# EXERCISE AIM:
All entries below must be reproduced without a single change.

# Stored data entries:
■ ■ ■ ■ ■
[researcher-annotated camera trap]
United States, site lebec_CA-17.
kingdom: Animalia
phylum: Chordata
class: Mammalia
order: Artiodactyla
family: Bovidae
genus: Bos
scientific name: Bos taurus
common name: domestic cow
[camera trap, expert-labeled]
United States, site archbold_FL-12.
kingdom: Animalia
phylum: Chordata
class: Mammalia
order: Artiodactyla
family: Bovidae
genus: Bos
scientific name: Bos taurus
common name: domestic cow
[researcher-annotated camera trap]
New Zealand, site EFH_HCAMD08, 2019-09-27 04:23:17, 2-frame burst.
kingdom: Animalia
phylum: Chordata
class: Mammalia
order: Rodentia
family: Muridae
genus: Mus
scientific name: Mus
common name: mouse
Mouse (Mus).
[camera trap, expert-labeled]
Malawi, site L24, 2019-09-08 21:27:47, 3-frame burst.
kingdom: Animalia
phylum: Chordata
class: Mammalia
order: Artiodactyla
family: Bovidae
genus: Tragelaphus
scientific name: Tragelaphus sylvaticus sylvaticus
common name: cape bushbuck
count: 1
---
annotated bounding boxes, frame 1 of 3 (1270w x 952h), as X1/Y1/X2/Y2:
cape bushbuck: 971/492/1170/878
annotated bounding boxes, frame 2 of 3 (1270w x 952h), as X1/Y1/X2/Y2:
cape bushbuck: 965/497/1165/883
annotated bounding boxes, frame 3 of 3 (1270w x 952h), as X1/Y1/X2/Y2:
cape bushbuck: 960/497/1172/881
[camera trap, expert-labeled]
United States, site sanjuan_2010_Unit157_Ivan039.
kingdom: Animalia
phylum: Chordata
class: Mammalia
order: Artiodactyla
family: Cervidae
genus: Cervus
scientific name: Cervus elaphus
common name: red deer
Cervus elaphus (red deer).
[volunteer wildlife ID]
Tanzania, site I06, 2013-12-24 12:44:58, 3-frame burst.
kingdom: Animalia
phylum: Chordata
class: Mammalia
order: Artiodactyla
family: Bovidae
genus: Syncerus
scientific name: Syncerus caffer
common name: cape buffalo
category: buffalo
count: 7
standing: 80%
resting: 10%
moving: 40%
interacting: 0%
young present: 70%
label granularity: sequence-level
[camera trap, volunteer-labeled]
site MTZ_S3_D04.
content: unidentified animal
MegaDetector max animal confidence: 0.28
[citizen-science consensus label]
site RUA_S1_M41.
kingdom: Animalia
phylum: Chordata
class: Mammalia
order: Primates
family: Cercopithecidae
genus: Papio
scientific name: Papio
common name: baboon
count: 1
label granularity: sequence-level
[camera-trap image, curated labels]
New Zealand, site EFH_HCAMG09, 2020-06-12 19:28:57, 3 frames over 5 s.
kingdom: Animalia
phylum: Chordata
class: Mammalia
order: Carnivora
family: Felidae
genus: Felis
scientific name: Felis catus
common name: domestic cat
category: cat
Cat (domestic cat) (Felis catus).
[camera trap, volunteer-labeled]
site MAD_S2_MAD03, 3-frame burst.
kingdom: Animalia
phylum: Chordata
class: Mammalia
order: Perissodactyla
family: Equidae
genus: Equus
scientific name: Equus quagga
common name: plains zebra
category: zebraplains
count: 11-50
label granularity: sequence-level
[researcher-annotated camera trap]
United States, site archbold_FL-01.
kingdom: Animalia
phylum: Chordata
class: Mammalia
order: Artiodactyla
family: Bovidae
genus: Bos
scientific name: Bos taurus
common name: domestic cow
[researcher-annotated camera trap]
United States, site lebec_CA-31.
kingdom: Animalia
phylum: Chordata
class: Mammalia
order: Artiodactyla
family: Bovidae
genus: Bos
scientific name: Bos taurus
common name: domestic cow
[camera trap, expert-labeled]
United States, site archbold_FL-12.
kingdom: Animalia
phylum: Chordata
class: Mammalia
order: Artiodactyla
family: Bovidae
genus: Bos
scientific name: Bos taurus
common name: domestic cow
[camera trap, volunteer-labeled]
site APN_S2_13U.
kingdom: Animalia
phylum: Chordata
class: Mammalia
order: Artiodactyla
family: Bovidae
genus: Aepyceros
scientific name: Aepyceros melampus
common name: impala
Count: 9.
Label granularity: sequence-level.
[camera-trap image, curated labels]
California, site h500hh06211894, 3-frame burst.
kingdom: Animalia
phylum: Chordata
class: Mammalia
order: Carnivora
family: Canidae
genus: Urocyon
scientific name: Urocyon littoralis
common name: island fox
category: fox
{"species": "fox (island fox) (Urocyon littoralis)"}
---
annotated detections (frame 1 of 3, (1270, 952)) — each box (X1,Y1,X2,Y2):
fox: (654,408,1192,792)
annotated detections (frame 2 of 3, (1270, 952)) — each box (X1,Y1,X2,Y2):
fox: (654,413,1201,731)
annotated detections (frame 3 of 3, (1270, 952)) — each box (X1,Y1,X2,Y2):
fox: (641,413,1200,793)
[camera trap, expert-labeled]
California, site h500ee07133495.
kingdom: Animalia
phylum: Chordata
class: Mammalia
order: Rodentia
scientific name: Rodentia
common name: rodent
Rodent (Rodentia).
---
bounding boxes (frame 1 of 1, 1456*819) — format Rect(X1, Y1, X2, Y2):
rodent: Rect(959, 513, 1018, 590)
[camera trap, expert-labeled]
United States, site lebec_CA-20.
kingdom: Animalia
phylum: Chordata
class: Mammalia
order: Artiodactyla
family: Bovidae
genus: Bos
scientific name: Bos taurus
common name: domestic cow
■ ■ ■ ■ ■
# ANSWER BELOW:
[researcher-annotated camera trap]
United States, site lebec_CA-17.
kingdom: Animalia
phylum: Chordata
class: Mammalia
order: Artiodactyla
family: Bovidae
genus: Bos
scientific name: Bos taurus
common name: domestic cow
[camera trap, expert-labeled]
United States, site archbold_FL-12.
kingdom: Animalia
phylum: Chordata
class: Mammalia
order: Artiodactyla
family: Bovidae
genus: Bos
scientific name: Bos taurus
common name: domestic cow
[researcher-annotated camera trap]
New Zealand, site EFH_HCAMD08, 2019-09-27 04:23:17, 2-frame burst.
kingdom: Animalia
phylum: Chordata
class: Mammalia
order: Rodentia
family: Muridae
genus: Mus
scientific name: Mus
common name: mouse
Mouse (Mus).
[camera trap, expert-labeled]
Malawi, site L24, 2019-09-08 21:27:47, 3-frame burst.
kingdom: Animalia
phylum: Chordata
class: Mammalia
order: Artiodactyla
family: Bovidae
genus: Tragelaphus
scientific name: Tragelaphus sylvaticus sylvaticus
common name: cape bushbuck
count: 1
---
annotated bounding boxes, frame 1 of 3 (1270w x 952h), as X1/Y1/X2/Y2:
cape bushbuck: 971/492/1170/878
annotated bounding boxes, frame 2 of 3 (1270w x 952h), as X1/Y1/X2/Y2:
cape bushbuck: 965/497/1165/883
annotated bounding boxes, frame 3 of 3 (1270w x 952h), as X1/Y1/X2/Y2:
cape bushbuck: 960/497/1172/881
[camera trap, expert-labeled]
United States, site sanjuan_2010_Unit157_Ivan039.
kingdom: Animalia
phylum: Chordata
class: Mammalia
order: Artiodactyla
family: Cervidae
genus: Cervus
scientific name: Cervus elaphus
common name: red deer
Cervus elaphus (red deer).
[volunteer wildlife ID]
Tanzania, site I06, 2013-12-24 12:44:58, 3-frame burst.
kingdom: Animalia
phylum: Chordata
class: Mammalia
order: Artiodactyla
family: Bovidae
genus: Syncerus
scientific name: Syncerus caffer
common name: cape buffalo
category: buffalo
count: 7
standing: 80%
resting: 10%
moving: 40%
interacting: 0%
young present: 70%
label granularity: sequence-level
[camera trap, volunteer-labeled]
site MTZ_S3_D04.
content: unidentified animal
MegaDetector max animal confidence: 0.28
[citizen-science consensus label]
site RUA_S1_M41.
kingdom: Animalia
phylum: Chordata
class: Mammalia
order: Primates
family: Cercopithecidae
genus: Papio
scientific name: Papio
common name: baboon
count: 1
label granularity: sequence-level
[camera-trap image, curated labels]
New Zealand, site EFH_HCAMG09, 2020-06-12 19:28:57, 3 frames over 5 s.
kingdom: Animalia
phylum: Chordata
class: Mammalia
order: Carnivora
family: Felidae
genus: Felis
scientific name: Felis catus
common name: domestic cat
category: cat
Cat (domestic cat) (Felis catus).
[camera trap, volunteer-labeled]
site MAD_S2_MAD03, 3-frame burst.
kingdom: Animalia
phylum: Chordata
class: Mammalia
order: Perissodactyla
family: Equidae
genus: Equus
scientific name: Equus quagga
common name: plains zebra
category: zebraplains
count: 11-50
label granularity: sequence-level
[researcher-annotated camera trap]
United States, site archbold_FL-01.
kingdom: Animalia
phylum: Chordata
class: Mammalia
order: Artiodactyla
family: Bovidae
genus: Bos
scientific name: Bos taurus
common name: domestic cow
[researcher-annotated camera trap]
United States, site lebec_CA-31.
kingdom: Animalia
phylum: Chordata
class: Mammalia
order: Artiodactyla
family: Bovidae
genus: Bos
scientific name: Bos taurus
common name: domestic cow
[camera trap, expert-labeled]
United States, site archbold_FL-12.
kingdom: Animalia
phylum: Chordata
class: Mammalia
order: Artiodactyla
family: Bovidae
genus: Bos
scientific name: Bos taurus
common name: domestic cow
[camera trap, volunteer-labeled]
site APN_S2_13U.
kingdom: Animalia
phylum: Chordata
class: Mammalia
order: Artiodactyla
family: Bovidae
genus: Aepyceros
scientific name: Aepyceros melampus
common name: impala
Count: 9.
Label granularity: sequence-level.
[camera-trap image, curated labels]
California, site h500hh06211894, 3-frame burst.
kingdom: Animalia
phylum: Chordata
class: Mammalia
order: Carnivora
family: Canidae
genus: Urocyon
scientific name: Urocyon littoralis
common name: island fox
category: fox
{"species": "fox (island fox) (Urocyon littoralis)"}
---
annotated detections (frame 1 of 3, (1270, 952)) — each box (X1,Y1,X2,Y2):
fox: (654,408,1192,792)
annotated detections (frame 2 of 3, (1270, 952)) — each box (X1,Y1,X2,Y2):
fox: (654,413,1201,731)
annotated detections (frame 3 of 3, (1270, 952)) — each box (X1,Y1,X2,Y2):
fox: (641,413,1200,793)
[camera trap, expert-labeled]
California, site h500ee07133495.
kingdom: Animalia
phylum: Chordata
class: Mammalia
order: Rodentia
scientific name: Rodentia
common name: rodent
Rodent (Rodentia).
---
bounding boxes (frame 1 of 1, 1456*819) — format Rect(X1, Y1, X2, Y2):
rodent: Rect(959, 513, 1018, 590)
[camera trap, expert-labeled]
United States, site lebec_CA-20.
kingdom: Animalia
phylum: Chordata
class: Mammalia
order: Artiodactyla
family: Bovidae
genus: Bos
scientific name: Bos taurus
common name: domestic cow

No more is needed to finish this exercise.